*** SELECTED TEXT Section Begins ***

## Summary ##
So to summarize my question, how can I take
\begin{align}
= \sum_{i=1}^{n}W_{i1} \left(log (1-\sum_{j=2}^{K}\pi_j) -\frac{1}{2} log(|\Sigma_j|) -\frac{d}{2} log(2\pi) -\frac{1}{2}(x_i-\mu_j)^{T} \Sigma_{j}^{-1}(x_i-\mu_j) \right)+
\sum_{i=1}^{n}\sum_{j=2}^{K} W_{ij} \left( log(\pi_j) -\frac{1}{2} log (|\Sigma_j|) -\frac{d}{2} log(2\pi) -\frac{1}{2}(x_i-\mu_j)^{T} \Sigma_{j}^{-1}(x_i-\mu_j)\right)
\end{align}
and maximize it with regards to $\mu_{j}$ and $\Sigma_{j}$. I am having issues with the calculus. Below I provide a long derivation of the E step and how I got to this point. This is not necessary for you to read in order to answer my question.
# EM algorithm background#
The [expectation maximisation algorithm][1] can be defined as an alternating (iterative) algorithm, where we start with an initial value for $\theta$ as we would in a gradient descent approach. In gradient descent we would move in the direction of the gradient many times in order to maximise the function. However, in this case we cannot do a gradient descent since $l(\theta|x,z)$ and therefore have to do an alternating expectation maximisation:
1. set $\theta_0$ <br/>
2. Alternate between:
\begin{align*}
& E :\text{To find an expression for} &\\
& E_z\left[l(\theta|X,Z)|X,\theta\right] &\\
& = \sum_{all Z} l(\theta|x,z) P(Z=z|x,\theta)

*** SELECTED TEXT Section Ends ***
*** DATASET Section Begins ***

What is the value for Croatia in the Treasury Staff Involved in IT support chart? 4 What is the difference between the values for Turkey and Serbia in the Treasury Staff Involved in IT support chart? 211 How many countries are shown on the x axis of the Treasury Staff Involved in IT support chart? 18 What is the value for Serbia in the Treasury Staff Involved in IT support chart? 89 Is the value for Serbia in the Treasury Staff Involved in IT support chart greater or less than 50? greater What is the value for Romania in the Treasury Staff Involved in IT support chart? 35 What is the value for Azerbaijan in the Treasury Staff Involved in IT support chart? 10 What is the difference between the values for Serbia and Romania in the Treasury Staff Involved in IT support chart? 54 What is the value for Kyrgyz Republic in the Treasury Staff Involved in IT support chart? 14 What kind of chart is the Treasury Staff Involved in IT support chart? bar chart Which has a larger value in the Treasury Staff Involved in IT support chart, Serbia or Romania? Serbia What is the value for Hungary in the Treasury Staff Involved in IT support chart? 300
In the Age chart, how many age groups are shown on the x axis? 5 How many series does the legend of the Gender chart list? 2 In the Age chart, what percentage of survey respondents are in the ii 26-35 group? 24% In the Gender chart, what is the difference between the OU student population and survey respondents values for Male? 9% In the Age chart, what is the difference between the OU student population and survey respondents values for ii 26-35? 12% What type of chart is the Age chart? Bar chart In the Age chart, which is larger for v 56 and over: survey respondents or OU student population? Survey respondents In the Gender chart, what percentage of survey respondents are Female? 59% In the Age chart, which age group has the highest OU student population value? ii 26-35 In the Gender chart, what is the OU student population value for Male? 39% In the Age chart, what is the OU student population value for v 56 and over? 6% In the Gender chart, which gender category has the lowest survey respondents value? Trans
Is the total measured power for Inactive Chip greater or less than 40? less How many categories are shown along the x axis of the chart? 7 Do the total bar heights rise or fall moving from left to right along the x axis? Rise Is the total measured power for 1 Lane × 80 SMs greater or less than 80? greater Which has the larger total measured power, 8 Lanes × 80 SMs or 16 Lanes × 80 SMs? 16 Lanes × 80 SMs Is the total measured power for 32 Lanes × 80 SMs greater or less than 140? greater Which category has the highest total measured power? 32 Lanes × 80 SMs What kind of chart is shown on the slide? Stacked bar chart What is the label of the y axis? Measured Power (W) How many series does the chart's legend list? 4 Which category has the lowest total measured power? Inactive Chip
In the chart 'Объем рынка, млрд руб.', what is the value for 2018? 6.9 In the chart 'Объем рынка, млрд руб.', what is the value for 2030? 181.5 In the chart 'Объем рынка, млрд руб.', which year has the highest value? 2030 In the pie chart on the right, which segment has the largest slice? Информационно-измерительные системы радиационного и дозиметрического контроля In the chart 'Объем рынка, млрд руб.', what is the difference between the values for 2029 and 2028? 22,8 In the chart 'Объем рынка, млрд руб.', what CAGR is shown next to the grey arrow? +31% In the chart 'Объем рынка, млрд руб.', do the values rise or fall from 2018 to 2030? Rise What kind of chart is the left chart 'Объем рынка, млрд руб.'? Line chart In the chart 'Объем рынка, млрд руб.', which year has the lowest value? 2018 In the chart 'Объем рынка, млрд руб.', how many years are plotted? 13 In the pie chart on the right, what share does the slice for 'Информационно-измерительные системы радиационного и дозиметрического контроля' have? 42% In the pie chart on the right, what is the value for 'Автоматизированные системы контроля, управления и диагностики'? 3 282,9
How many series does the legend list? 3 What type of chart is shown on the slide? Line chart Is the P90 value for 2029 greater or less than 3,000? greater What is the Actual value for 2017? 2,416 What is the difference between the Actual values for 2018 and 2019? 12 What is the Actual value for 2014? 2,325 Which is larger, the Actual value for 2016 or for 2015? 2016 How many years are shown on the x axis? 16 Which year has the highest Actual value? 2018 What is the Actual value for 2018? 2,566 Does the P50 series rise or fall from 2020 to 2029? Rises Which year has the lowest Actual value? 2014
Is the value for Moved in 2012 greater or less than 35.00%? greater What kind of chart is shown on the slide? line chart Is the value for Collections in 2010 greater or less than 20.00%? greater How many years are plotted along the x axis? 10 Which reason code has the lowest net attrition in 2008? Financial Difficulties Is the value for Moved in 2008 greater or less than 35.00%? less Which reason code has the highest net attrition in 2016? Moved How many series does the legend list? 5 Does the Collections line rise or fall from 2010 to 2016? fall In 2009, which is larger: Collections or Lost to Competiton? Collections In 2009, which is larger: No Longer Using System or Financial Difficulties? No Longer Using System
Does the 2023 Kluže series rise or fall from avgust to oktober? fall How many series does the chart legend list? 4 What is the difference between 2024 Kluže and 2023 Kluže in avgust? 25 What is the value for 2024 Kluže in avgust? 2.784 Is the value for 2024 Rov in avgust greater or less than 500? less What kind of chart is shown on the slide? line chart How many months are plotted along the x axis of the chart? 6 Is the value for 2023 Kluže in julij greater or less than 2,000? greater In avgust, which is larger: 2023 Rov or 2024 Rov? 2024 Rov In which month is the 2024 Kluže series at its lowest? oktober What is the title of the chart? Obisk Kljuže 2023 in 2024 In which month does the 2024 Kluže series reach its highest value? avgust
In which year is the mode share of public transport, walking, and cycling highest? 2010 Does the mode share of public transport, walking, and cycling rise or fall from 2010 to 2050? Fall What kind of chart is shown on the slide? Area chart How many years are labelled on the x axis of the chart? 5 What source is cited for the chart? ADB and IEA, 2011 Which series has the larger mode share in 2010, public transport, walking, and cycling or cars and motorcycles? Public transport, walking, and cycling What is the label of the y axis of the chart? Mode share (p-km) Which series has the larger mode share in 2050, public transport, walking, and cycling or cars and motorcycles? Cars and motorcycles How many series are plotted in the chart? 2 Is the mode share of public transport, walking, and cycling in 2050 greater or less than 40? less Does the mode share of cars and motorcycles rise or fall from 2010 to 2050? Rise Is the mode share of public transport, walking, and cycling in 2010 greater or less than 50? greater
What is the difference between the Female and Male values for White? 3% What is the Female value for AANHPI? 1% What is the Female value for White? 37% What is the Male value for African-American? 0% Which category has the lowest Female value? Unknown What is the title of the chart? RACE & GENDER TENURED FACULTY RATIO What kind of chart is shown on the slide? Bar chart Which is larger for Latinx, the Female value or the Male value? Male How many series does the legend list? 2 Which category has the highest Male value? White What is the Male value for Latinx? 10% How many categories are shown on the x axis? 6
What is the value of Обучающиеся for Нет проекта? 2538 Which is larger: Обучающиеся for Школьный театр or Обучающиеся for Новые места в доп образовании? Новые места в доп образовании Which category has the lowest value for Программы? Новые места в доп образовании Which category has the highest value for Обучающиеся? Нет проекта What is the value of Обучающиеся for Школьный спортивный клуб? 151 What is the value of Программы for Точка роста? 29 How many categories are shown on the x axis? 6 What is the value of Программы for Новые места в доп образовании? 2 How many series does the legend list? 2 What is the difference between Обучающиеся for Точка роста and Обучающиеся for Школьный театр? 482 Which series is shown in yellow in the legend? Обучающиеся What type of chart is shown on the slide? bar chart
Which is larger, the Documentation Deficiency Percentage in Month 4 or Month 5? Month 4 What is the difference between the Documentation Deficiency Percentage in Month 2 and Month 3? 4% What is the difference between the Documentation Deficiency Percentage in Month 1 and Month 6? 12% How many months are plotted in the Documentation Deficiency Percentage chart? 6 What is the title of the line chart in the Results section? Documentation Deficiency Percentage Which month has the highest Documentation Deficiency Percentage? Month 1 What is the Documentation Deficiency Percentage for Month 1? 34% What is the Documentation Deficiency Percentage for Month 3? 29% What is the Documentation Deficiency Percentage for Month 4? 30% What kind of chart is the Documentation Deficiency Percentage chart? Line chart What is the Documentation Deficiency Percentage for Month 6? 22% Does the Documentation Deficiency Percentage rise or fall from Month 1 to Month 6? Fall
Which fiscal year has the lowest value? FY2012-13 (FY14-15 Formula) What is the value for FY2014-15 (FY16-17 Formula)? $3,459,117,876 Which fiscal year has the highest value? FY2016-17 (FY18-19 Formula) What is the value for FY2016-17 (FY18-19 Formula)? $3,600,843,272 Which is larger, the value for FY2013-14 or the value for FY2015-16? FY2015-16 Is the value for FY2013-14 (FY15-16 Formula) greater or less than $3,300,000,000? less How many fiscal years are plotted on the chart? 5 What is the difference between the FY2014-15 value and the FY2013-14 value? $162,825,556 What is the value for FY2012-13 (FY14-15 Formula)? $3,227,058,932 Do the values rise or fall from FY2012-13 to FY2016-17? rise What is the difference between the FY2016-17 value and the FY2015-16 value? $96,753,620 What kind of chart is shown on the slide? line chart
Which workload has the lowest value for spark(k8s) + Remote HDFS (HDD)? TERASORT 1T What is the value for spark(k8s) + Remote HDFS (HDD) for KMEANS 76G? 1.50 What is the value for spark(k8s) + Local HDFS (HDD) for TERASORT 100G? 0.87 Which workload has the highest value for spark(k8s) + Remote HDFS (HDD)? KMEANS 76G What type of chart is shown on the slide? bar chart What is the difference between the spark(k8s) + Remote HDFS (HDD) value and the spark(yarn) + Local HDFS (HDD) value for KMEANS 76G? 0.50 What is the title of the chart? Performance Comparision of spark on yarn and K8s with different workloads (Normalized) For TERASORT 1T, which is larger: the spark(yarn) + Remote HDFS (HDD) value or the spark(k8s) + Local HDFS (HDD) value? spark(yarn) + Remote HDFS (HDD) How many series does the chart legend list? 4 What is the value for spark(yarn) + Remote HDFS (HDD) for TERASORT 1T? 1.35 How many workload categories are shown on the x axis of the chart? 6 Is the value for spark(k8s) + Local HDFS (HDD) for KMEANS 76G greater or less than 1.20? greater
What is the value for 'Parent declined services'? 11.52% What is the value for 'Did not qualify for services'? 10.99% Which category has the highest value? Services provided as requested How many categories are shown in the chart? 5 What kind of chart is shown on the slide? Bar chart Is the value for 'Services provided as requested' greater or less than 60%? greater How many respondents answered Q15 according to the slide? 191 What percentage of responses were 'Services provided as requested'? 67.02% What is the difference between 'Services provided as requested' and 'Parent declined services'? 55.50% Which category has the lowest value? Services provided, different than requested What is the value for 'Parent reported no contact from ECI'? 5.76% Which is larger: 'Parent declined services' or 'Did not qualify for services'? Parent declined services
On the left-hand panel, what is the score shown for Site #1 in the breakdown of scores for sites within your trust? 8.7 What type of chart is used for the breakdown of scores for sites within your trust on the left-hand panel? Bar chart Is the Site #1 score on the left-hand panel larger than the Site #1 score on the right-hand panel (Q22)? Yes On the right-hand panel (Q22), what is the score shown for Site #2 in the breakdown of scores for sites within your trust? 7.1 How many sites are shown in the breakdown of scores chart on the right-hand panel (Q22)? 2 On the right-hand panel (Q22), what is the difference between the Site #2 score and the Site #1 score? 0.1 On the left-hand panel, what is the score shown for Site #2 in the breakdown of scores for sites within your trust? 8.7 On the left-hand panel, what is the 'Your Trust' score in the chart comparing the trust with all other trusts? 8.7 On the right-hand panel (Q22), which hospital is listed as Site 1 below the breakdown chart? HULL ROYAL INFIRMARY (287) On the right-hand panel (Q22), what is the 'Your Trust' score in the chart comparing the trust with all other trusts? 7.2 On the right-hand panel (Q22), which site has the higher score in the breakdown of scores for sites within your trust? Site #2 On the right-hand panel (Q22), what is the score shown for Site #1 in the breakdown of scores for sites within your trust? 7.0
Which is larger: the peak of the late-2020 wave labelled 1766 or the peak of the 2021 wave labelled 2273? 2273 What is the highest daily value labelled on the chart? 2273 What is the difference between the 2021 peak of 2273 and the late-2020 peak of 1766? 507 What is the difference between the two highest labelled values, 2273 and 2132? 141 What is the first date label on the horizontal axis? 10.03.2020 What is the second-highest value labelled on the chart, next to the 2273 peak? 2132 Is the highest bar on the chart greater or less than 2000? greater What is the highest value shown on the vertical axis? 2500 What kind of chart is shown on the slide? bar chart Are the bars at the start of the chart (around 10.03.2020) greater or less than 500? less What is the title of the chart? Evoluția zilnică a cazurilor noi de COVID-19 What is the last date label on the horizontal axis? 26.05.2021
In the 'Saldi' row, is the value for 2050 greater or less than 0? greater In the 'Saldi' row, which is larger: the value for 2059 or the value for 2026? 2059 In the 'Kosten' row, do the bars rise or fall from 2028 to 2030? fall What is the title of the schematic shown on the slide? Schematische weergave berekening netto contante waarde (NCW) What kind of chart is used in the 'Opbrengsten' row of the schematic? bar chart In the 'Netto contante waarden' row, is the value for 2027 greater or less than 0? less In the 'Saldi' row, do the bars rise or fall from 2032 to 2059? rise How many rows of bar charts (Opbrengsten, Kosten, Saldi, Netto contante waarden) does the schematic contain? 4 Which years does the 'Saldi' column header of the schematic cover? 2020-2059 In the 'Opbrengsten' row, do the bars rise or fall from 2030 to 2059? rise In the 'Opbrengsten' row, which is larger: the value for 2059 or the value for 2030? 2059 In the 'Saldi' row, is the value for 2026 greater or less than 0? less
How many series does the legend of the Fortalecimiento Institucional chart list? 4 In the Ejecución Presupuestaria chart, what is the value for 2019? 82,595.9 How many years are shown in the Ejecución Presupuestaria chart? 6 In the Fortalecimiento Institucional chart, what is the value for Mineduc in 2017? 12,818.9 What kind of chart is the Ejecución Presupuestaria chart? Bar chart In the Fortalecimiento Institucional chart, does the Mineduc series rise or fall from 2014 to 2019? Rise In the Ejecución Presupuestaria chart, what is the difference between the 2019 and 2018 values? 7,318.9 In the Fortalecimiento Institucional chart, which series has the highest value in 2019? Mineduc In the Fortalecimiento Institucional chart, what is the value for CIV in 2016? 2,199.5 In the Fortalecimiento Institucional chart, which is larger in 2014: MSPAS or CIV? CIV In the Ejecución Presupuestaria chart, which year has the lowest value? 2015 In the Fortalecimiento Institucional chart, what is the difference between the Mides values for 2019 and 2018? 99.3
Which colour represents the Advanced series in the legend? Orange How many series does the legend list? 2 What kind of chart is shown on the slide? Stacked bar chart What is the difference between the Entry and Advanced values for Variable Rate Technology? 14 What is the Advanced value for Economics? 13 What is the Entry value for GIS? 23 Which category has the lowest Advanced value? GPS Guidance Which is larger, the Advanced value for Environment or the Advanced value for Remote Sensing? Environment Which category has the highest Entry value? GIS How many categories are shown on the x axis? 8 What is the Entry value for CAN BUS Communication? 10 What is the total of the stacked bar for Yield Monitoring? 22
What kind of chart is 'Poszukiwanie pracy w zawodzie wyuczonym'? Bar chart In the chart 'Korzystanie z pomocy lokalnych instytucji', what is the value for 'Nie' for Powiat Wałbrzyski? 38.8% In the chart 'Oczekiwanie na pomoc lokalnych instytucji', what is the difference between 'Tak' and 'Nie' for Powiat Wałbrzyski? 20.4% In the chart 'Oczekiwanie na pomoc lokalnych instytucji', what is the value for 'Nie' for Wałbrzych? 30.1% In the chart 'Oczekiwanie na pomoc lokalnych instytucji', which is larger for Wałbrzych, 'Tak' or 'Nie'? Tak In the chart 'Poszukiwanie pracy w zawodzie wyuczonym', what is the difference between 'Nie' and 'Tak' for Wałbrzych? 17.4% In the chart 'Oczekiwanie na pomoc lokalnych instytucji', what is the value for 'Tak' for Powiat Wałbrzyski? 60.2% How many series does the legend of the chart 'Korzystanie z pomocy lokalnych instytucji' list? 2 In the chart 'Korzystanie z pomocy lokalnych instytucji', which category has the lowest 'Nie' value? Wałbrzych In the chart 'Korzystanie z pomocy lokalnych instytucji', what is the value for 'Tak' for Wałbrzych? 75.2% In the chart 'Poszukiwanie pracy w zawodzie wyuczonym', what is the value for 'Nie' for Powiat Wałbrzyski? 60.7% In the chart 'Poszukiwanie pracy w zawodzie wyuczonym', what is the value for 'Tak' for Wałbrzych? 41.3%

*** DATASET Section Ends ***

▶ [WORK INSTRUCTIONS]:
**A.** Rewrite the paragraph of the post that begins "The expectation maximisation algorithm can be defined" as a short list that keeps its main facts.
**B.** Using the post, mark each statement yes or no and quote the words that decide it: (i) the poster wants to maximize with respect to μ_j and Σ_j; (ii) the poster says the long derivation must be read to answer the question; (iii) the poster is having trouble with the calculus.
**C.** Copy word for word the part of the post starting with "## Summary ##" and going on through "answer my question.".

▶ [RESPONSES]:
**A.**
- The expectation maximisation algorithm is an alternating (iterative) algorithm.
- It starts with an initial value for θ, as a gradient descent approach would.
- In gradient descent, you move in the direction of the gradient many times to maximise the function.
- Gradient descent can't be used in this case, so an alternating expectation maximisation is used instead.

**B.**
(i) Yes: "maximize it with regards to $\mu_{j}$ and $\Sigma_{j}$"
(ii) No: "This is not necessary for you to read in order to answer my question."
(iii) Yes: "I am having issues with the calculus."

**C.**
## Summary ##
So to summarize my question, how can I take
\begin{align}
= \sum_{i=1}^{n}W_{i1} \left(log (1-\sum_{j=2}^{K}\pi_j) -\frac{1}{2} log(|\Sigma_j|) -\frac{d}{2} log(2\pi) -\frac{1}{2}(x_i-\mu_j)^{T} \Sigma_{j}^{-1}(x_i-\mu_j) \right)+
\sum_{i=1}^{n}\sum_{j=2}^{K} W_{ij} \left( log(\pi_j) -\frac{1}{2} log (|\Sigma_j|) -\frac{d}{2} log(2\pi) -\frac{1}{2}(x_i-\mu_j)^{T} \Sigma_{j}^{-1}(x_i-\mu_j)\right)
\end{align}
and maximize it with regards to $\mu_{j}$ and $\Sigma_{j}$. I am having issues with the calculus. Below I provide a long derivation of the E step and how I got to this point. This is not necessary for you to read in order to answer my question.